Annual Fuelishness
Is a Spring Tradition,
Like Pollen and Potholes



"Suppose I was planning a 1,500-mile driving trip, get 25 mpg, but find gas costs 50 cents per gallon more than I'd anticipated. That's still only $30 more for gas. No wonder we won't get out of our cars."
—Randy Kasten of Oakland, as the average price per gallon of Bay Area unleaded hit $3.36



By Patrick O'Grady

  Gas prices are shooting upward like tulips hunting sunshine, albeit a bit earlier than usual. Come summer, gas may cost as much as drinkable beer, and then Mothers Against Drunk Driving will have to disband, because even the most committed drunkard will finally be forced to choose between drinking and driving.

  The press is dutifully cranking out the traditional viewing-with-alarm over this seasonal affliction, but it doesn't bother me nearly as much as the pine pollen does. I don't buy as much gas as I do beer (Anchor Liberty Ale is roughly $14 a gallon right now). And with our crumbling roads sporting more pits than Charles Bukowski's cheeks, drinking at home is a lot more fun than driving pretty much anywhere.

  Where's a guy going to drive at four smacks a gallon that beats home sweet home? I've motored from Maine to Spokane, Canada to Mexico, and most places in between — hell, I've toured more states than a Communist Party presidential candidate chasing federal matching funds — and I can tell you for certain, one gas station looks pretty much the same as another.

  And don't even talk to me about air travel to some exotic foreign land. I'll cross the pond just as soon as Gen. George Armstrong Bush makes Europe as safe for Americans as John McCain says Iraq is. That bulky getup Mr. Straight Talk was sporting when he went impulse-shopping in Baghdad with a hundred grunts, three Blackhawks and a couple of Apache gunships looked a little warm for a summertime spin along the French Riviera.

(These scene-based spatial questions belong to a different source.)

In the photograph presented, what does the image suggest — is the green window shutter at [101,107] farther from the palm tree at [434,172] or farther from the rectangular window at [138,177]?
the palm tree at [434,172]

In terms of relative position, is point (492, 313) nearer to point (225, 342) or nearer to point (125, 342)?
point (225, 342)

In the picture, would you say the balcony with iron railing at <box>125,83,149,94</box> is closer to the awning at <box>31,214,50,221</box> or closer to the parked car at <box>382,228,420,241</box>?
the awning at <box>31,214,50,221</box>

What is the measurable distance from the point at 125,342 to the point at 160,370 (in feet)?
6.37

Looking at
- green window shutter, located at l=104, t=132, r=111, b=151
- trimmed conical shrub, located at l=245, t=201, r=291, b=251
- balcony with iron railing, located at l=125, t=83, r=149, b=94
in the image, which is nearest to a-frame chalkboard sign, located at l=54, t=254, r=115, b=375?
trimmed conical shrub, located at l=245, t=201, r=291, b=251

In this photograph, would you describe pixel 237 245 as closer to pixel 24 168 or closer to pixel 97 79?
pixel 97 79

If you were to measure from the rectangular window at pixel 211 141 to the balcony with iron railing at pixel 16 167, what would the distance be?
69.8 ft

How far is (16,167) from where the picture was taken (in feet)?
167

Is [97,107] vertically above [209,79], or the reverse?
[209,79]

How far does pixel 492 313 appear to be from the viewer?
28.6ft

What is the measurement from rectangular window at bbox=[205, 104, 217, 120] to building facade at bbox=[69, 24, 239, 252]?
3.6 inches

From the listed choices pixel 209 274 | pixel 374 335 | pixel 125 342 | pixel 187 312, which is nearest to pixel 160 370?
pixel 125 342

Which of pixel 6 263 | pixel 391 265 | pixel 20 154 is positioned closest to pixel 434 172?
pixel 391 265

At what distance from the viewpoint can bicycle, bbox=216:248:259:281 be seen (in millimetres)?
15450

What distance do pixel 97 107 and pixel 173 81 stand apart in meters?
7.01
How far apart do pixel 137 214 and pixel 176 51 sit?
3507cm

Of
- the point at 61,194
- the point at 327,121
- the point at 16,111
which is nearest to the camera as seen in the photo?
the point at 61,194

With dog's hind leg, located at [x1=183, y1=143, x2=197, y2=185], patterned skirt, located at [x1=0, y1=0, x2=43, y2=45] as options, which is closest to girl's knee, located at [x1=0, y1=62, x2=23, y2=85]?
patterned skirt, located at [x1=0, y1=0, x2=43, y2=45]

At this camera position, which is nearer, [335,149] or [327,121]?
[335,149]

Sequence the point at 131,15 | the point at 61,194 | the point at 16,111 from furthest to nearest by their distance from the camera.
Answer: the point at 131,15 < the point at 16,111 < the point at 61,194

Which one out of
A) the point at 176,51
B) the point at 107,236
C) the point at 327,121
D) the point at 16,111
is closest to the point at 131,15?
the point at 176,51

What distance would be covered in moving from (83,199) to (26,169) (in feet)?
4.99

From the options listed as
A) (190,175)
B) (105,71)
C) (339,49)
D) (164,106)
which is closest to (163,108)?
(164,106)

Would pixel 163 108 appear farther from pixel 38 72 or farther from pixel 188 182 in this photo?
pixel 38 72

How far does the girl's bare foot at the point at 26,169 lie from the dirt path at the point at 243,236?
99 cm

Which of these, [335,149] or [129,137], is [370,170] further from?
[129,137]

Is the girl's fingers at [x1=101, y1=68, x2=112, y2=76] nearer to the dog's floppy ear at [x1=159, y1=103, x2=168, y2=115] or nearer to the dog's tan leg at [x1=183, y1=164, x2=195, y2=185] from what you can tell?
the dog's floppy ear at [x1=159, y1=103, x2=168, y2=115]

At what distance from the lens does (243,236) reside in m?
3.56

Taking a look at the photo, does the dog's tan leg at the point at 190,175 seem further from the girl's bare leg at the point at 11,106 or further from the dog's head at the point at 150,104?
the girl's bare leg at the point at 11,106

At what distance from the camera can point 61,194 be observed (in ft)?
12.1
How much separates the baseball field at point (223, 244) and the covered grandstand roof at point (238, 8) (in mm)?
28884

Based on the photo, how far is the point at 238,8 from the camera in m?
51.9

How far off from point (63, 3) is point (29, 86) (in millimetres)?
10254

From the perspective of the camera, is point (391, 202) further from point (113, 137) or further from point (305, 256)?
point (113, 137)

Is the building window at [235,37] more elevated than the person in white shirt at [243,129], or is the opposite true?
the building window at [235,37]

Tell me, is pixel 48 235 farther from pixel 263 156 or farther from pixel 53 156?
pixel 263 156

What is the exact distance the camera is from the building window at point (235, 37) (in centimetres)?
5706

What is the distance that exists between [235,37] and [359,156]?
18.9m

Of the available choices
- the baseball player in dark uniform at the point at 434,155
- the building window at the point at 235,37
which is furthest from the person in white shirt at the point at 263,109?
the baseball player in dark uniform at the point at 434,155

  The Road to Hell, Etc. Here in God's country we've already burned through the overtime and materials budget for fixing what winter has done to the roads, and given that it's only April any cyclist who's stowed the snow shovel and the stationary trainer in the garage is in for an unpleasant surprise.

  So is the weight-weenie who favors wheelsets built of spider webs and moonbeams. Gram-counters will be spending a lot of time squatting in heaps of sand and broken glass on various unswept shoulders, fixing flats and straightening wobbles, envying the old-schoolers rumbling blithely past on wheels they once thought better suited to oxcarts.

  With the rising price of oil, asphalt suddenly costs more than Britney's bar tab and rehab combined, and Colorado Springs is thinking about filling potholes with its surplus of drug-addled, hooker-nuzzling, heterosexually challenged sky pilots.

  This will be a shock to cyclists unaccustomed to hearing Ecclesiastes lisped at them through a meth pipe from a hole in the ground. But the innocent will have to suffer alongside the guilty, as everyone is sick of communion wafers that taste like Sudafed and baby oil.

  Good News and Bad News. The good news is, before long most everyone who isn't a lawyer, an "American Idol" hopeful or a presidential candidate is liable to be in Iraq, Afghanistan, Iran, Syria, Guantanamo or the cemetery. So the nation's roads should be a good deal less congested for those of us who are too old for war, too young for the nursing home and too fond of playing with what many of our neighbors will insist on dismissing as a child's toy until the last gas station hangs up the last sign reading, "Out of Business. No More Gas."

  The bad news is, it's going to take a fleet of sailboats to bring all of Taiwan's welders to the States and retool those idle GM plants for bicycle production to meet the sudden spike in demand.

  And with the oil wells gone dry, where's the rubber for tires coming from? Do we nationalize the contents of Bill Clinton's nightstand? Who among us dares enter that bedroom?

  I say we send in Dick Cheney, wearing a blue dress. Put that sneering mouth of his to good use for a change. If I recall correctly, Big Bill likes to have a little something extra to get ahold of.


This column appeared in the April 15, 2007, edition of Bicycle Retailer & Industry News.


u n c o l l a r e d

  "Mad Dog Unleashed" is the column I write for Bicycle Retailer & Industry News, a trade mag based in Laguna Hills, California. When I started writing it in the early Nineties it was called "A Consumer's Viewpoint," because while I had spent a good deal of time in bike shops over the years, I had never actually worked in one. Plus it was plain to management that while I was willing to work cheap, I had all the business acumen of a banana slug. The column was rechristened "Mad Dog Unleashed" when it also became apparent that I had a ravenous appetite for the hand that fed me, and over the years it has devolved into a platform for me to expound at length on all the other topics about which I am entirely ignorant. Occasionally bicycles are mentioned.